Nine months after his remarks on “Question Time,” Laurence Fox  has audaciously ambitious  plans to found a political party named Reclaim to defend British history and Britain’s incalculable contribution to civilization and to reform public institutions that are presently devoted to denying their founding principles and subverting them. “The [British] people,” Fox says, “are tired of being told that we represent the very thing we have, in history, stood together against. We are all privileged to be the custodians of our shared heritage. We can reclaim a respectful nation where all are included and none ashamed to call home.” Owing partly to what the Daily Telegraph describes as “substantial sums from ex-Tory donors,” Reclaim already has deposited the sum of ₤ 5 million in its coffers. Certain Tory optimists  believe that Reclaim could be Great Britain’s “cultural Ukip.” Writing in the Telegraph, Tim Stanley (the author of a biography of Pat Buchanan) has expressed the fear that the proposed name (subject to approval by the Election Commission) “is both incredibly ambitious and too narrow.” Time, as it always does, will tell.

Data excerpts:
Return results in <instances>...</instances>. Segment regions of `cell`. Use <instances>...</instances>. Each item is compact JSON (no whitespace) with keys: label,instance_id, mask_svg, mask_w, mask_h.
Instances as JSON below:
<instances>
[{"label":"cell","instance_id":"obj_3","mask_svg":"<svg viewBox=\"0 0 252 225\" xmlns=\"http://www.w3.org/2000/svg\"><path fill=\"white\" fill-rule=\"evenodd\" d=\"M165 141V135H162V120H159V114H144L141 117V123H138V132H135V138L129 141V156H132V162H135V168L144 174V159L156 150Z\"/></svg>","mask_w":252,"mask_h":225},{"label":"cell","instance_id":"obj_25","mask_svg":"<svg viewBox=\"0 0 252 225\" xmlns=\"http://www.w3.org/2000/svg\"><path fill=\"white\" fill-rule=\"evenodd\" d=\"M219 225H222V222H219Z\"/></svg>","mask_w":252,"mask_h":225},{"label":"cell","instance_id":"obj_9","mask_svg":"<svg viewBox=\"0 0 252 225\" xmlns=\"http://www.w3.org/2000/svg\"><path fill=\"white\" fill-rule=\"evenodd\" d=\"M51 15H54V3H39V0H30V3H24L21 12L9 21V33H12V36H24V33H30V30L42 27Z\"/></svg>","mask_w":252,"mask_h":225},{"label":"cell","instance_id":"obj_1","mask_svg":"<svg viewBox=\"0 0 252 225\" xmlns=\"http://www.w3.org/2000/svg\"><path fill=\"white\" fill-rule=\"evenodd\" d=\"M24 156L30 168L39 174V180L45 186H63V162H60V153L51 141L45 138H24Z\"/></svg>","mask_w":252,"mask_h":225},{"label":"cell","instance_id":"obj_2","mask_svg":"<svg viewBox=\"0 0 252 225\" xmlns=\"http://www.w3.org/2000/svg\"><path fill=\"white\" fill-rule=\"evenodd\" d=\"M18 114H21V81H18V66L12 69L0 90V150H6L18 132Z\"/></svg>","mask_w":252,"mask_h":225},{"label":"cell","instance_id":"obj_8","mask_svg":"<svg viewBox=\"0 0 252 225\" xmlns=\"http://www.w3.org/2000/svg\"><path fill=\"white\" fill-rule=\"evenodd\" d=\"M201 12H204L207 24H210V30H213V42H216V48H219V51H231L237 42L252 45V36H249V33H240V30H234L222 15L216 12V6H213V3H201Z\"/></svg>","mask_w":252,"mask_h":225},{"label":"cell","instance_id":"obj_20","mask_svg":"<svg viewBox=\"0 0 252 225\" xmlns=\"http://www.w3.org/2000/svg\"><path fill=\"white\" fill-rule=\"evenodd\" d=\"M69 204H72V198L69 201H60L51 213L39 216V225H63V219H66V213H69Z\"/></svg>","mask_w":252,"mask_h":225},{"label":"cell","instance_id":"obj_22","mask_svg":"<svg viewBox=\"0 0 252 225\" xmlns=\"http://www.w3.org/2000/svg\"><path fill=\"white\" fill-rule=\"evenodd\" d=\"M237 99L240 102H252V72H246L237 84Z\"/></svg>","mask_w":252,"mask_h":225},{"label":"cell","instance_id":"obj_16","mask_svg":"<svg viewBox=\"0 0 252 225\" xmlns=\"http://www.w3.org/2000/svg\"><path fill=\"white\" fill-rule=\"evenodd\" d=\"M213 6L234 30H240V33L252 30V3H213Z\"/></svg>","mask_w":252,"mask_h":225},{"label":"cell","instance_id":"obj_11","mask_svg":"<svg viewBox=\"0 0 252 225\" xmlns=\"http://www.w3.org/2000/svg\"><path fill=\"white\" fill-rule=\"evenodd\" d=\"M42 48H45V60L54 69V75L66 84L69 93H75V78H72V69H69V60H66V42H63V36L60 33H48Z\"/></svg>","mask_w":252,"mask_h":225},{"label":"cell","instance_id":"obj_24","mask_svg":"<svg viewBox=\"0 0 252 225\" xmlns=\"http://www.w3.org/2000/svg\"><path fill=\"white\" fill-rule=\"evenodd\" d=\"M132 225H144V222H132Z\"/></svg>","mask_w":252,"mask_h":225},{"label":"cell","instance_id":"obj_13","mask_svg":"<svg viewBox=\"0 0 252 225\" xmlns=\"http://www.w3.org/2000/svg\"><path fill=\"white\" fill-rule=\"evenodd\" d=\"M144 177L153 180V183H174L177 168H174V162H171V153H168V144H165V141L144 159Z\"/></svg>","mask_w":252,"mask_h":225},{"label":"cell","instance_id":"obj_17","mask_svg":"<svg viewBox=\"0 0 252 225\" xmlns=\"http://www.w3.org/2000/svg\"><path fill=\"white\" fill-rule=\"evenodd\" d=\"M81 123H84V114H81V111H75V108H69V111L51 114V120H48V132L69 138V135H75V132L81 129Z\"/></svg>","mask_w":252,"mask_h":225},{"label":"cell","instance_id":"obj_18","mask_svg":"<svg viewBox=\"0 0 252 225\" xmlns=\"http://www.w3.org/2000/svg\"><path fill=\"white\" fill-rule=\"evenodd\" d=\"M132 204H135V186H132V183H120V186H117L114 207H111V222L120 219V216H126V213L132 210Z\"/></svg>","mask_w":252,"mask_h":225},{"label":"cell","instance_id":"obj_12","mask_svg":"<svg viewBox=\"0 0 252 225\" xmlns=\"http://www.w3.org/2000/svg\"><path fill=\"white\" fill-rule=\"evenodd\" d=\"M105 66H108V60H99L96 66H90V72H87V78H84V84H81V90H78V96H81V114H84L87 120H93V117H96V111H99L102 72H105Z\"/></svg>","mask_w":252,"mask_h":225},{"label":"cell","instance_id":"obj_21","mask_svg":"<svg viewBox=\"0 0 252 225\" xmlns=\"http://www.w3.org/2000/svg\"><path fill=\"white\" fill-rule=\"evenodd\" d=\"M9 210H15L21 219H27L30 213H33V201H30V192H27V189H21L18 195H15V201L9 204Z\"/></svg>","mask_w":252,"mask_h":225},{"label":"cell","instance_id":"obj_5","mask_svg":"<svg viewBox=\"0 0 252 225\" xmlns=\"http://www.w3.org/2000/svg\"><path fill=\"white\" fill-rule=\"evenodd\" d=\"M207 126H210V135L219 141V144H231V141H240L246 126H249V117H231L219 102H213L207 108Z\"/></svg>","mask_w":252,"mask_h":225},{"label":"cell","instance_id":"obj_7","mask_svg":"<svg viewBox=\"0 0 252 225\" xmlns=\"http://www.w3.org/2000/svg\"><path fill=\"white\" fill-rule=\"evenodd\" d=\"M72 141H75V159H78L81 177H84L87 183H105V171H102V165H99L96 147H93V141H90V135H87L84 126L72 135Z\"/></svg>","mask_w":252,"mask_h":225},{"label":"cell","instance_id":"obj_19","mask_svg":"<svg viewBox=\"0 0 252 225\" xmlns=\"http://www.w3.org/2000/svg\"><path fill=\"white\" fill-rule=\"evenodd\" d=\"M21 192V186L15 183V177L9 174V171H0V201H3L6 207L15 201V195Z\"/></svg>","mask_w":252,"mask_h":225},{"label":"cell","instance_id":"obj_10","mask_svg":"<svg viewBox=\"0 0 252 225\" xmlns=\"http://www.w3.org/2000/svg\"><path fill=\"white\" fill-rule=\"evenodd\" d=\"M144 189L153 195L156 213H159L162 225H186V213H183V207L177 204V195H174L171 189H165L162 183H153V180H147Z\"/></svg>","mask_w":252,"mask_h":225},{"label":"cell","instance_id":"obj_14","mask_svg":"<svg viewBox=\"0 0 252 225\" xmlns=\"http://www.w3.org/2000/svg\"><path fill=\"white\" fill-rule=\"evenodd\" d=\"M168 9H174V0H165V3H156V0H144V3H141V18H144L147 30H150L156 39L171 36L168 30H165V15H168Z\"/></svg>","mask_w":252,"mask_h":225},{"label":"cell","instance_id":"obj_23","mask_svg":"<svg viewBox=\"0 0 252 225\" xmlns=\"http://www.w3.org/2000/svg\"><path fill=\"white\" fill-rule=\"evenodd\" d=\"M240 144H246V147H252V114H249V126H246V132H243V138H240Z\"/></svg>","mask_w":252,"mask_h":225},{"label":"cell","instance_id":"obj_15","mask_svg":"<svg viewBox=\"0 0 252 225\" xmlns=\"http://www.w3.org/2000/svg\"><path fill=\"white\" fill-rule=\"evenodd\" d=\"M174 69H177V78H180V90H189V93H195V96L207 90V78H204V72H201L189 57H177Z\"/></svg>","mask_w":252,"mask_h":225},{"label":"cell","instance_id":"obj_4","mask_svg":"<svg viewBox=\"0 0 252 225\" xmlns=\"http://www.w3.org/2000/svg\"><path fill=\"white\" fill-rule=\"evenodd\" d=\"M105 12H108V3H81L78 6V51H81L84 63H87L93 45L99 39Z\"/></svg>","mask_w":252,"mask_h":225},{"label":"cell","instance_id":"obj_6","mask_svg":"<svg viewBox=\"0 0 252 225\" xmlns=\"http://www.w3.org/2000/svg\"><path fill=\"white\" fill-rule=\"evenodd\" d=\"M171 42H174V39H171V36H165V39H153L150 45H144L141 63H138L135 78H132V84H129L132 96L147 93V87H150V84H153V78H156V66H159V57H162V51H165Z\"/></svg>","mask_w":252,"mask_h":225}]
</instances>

Task brief:
Continue the passage on Laurence Fox's plans for the Reclaim party, starting after its last sentence.

Output for this exercise:
Conservatives, of all people, have reason for pessimism. Still, it seems churlish to dismiss Reclaim as a bit of well-meaning whimsy, and ungrateful toward Mr. Fox, whose thespian talent is as large as his grasp on British history and civilization is sure. Though symbolism has always been greatly overworked by the left, it is real enough to exercise great power in human affaires—as the left’s successes in culture and politics over the past few decades in the United States, and the rest of the West, prove. So a new political party in this country devoted to the ostensibly narrow, but in point of fact immensely wide, task of recovering, preserving, and promoting four centuries of a national culture that, though a part of the broader culture of the West, is also uniquely itself,  could have enormous potential. For one thing, it would be a rallying institution for the old American cultural remnant that is, almost certainly, not as small as it often appears to be. For another, it might serve as a perpetual reminder, not only that such a remnant exists but that, growing from the nation’s original root, it is capable of producing souches whose genetic material could produce new growths compatible with later ones. Finally, the creation of something good, healthy and real—no mere political abstraction—has positive value in itself for the national political culture. An obvious name for the new organization would be the American Party, though that would risk condemnation by the anti-nativist sniffers.

For the success of a project such as Laurence Fox has in mind, whether in the British Isles or the United States, two conditions are absolutely necessary. The first is that it should be wholly protected against the  obtrusion of the academy and its poisonous influence. The second is that it should be similarly protected from intrusions by the forces of established conservatism, whose social, economic, and political embrace is always fatal.